● Tasks for this exercise
A. List every person named in the reading text below.
B. Answer these questions from the reading text below:
(i) In what year did Mr. McElwee help found Data for Progress?
(ii) How much did Protect Our Future put toward Carrick Flynn?
(iii) Since when has Ms. Atcheson been a vegan?
C. Please copy the stretch of the reading text below from "Mr. McElwee was conducting" through "amid betting allegations.)" word for word.

When Rachel Kelly Atcheson and Sean Adrian McElwee first met at a West Village coffee shop in June 2022, it was too tense to be a meet-cute. Ms. Atcheson — at the time, the senior assistant to Mayor Eric Adams — was planning to chew out Mr. McElwee, a pollster with whom she shared a mutual friend.
Mr. McElwee was conducting polling on behalf of Protect Our Future super PAC, which was backed by Sam Bankman-Fried, the crypto billionaire later convicted of fraud. She was angry about political spending in general, including the more than $11 million that Protect Our Future put toward Carrick Flynn, a long-shot congressional candidate in Oregon.
As a proponent of effective altruism, Ms. Atcheson felt strongly that the money could have gone to charity.
Back then, Mr. McElwee was the head of Data for Progress, a progressive think tank and polling firm that he helped found in 2018. (In November 2022, five months after the coffee shop encounter, he was asked to step down amid betting allegations.)
The two are strong personalities with a penchant for debate and forging connections. Their conversation that day, they said, also covered polling he had done on voter support for animal welfare laws — an issue she, a vegan since high school, was very invested in.

● Source material
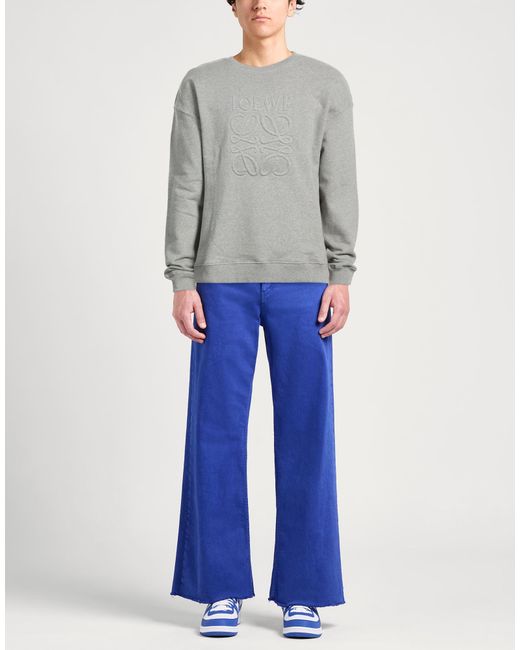 Loewe Gray Sweatshirt Cotton for men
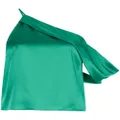 Michelle Mason draped cowl asymmetrical top - Green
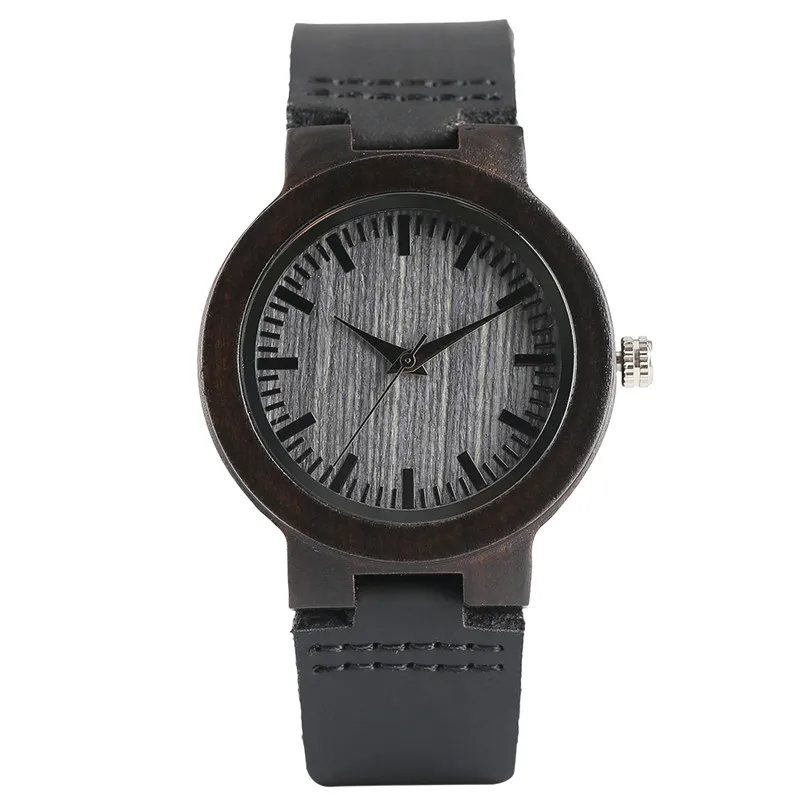 Женские креативные деревянные часы с аналоговым натуральным деревом новый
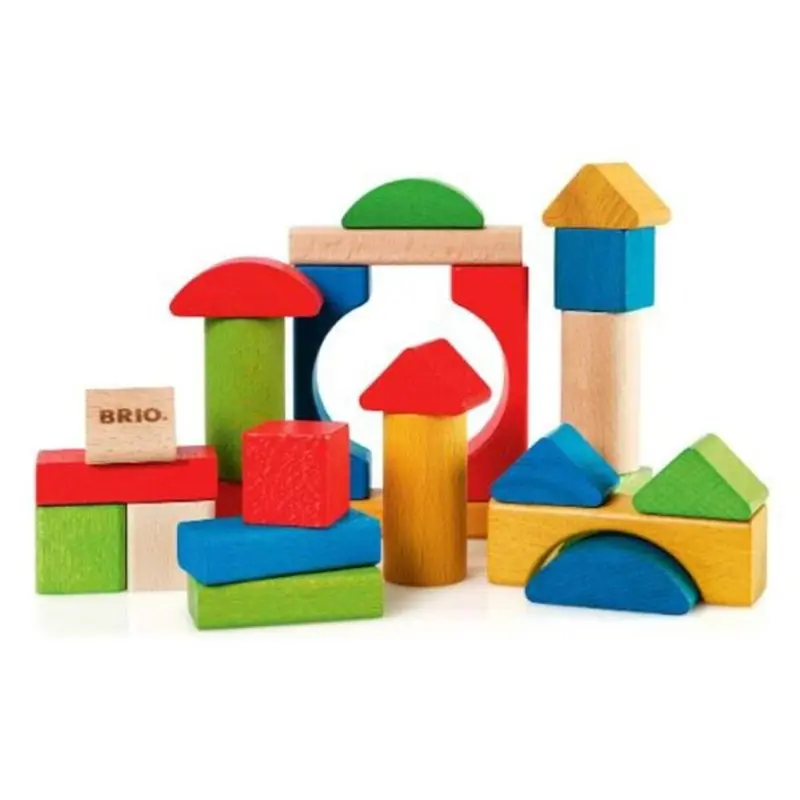 BRIO Bunte Holzbausteine 25Teile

● List of answers
A.
Rachel Kelly Atcheson
Sean Adrian McElwee
Eric Adams
Sam Bankman-Fried
Carrick Flynn

B.
(i) 2018
(ii) More than $11 million
(iii) Since high school

C.
Mr. McElwee was conducting polling on behalf of Protect Our Future super PAC, which was backed by Sam Bankman-Fried, the crypto billionaire later convicted of fraud. She was angry about political spending in general, including the more than $11 million that Protect Our Future put toward Carrick Flynn, a long-shot congressional candidate in Oregon.
As a proponent of effective altruism, Ms. Atcheson felt strongly that the money could have gone to charity.
Back then, Mr. McElwee was the head of Data for Progress, a progressive think tank and polling firm that he helped found in 2018. (In November 2022, five months after the coffee shop encounter, he was asked to step down amid betting allegations.)